Because of its unrelenting negativity about the foundational claim of God’s love for Israel, Ecclesiastes is at the “far edge” of a “counter-testimony” in the Hebrew scriptures, according to Walter Brueggemann, (Theology of the Old Testament, 393 ff).  All human effort ends in nothingness.  “The Teacher” writes, Everything I have achieved in my life  will come to nothing and there is no guarantee my heirs will do any better.  “So I turned and gave my heart to despair….”  Even at night, I cannot find peace.

  • Psalm 49: 1-11

Echoing the sentiment of the futility of all human efforts to accumulate wealth as a from of security, the psalmist regards death as the great equalizer.  Those “who trust in their wealth/and boast of great riches–/redeem no one.”  The smart and the stupid both “abandon to others their wealth” when they die.

  • Colossians 3: 1-11

The writer to Christians in Colossi writes that “if you have been raised with Christ…” [baptism?], your priorities shift from conventional passions, some of which he lists, to a “new self, which is being renewed in knowledge according to the image of its creator.”  Through Christ that renewal is open to all, regardless of all past loyalties and identities.

  • Luke 12: 13-21

In a story unique to Luke’s narrative, Jesus is asked to settle a dispute between two brothers regarding there father’s inheritance.  But Jesus ignores their question and instead warns about the deeper dilemma to which both brothers (and all humankind) are susceptible: “Be on your guard against all kinds of greed; for one’s life does not consist in the abundance of possessions.”  He then tells a story about a successful man whose life had been consumed with accumulating more and more wealth.  The man thought he had finally achieved enough possessions to feel secure in this life and now he could “eat, drink and be merry.”  But that very night he was to face his reckoning.  Who will enjoy all that he had accumulated now?  “So it is with those who store up treasures for themselves but are not rich toward God.”

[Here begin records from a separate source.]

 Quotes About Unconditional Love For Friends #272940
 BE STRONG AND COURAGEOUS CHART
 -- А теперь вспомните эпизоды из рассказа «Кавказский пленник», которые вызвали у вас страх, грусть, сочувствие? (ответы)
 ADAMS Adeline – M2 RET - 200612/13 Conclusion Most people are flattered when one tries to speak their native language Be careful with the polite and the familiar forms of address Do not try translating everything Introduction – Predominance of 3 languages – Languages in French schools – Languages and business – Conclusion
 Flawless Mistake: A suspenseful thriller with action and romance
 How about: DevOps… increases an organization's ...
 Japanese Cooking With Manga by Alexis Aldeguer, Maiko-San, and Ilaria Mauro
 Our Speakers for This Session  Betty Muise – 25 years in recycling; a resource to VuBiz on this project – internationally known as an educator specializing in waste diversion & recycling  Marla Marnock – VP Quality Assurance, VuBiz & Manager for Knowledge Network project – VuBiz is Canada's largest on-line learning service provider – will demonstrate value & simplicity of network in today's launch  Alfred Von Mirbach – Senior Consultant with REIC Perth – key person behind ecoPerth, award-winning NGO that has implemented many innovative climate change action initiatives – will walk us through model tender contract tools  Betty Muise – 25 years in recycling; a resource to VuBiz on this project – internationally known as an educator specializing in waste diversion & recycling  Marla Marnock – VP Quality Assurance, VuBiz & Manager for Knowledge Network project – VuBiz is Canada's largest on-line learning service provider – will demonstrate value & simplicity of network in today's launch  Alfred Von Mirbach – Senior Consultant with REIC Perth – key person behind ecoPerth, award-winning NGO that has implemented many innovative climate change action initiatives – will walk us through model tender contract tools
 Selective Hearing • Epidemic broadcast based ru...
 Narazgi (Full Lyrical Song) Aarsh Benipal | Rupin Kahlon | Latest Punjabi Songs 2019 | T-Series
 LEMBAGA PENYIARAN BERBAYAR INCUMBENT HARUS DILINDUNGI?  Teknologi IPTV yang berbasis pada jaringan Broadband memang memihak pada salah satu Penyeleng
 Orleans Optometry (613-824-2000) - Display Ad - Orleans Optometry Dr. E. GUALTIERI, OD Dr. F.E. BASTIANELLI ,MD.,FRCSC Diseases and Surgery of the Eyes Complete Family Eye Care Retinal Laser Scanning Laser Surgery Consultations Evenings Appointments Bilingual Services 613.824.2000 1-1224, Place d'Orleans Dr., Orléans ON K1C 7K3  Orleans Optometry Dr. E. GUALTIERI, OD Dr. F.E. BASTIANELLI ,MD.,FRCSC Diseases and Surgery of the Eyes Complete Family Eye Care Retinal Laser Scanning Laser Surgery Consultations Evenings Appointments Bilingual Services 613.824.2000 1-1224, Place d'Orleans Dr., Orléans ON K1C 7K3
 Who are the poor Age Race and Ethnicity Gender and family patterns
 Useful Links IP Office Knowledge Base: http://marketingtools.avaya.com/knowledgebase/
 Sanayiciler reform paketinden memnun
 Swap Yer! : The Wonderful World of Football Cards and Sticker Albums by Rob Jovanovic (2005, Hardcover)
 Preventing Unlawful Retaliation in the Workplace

Biblical narratives do not use esoteric, specialized language to discuss concepts, principles or any sort of abstraction; they use plain, ordinary, quotidian language to tell stories that reach a life or death conclusion on which one can stake one’s life.  Today’s appointed readings and gospel address the question: When I come to the end of my life, what will I have discovered mattered the most?  And they answer that question with an urgent conclusion that impels us to realize that the sooner we answer that question, the fuller our lives can be.  In a plain sentence Jesus says: “one’s life does not consist in the abundance of possessions.”  The nihilistic conclusion of “the Teacher” in Ecclesiastes, echoed by the psalmist, states that just as clearly the inevitable result of not making that discovery in time: “I gave my heart to despair.”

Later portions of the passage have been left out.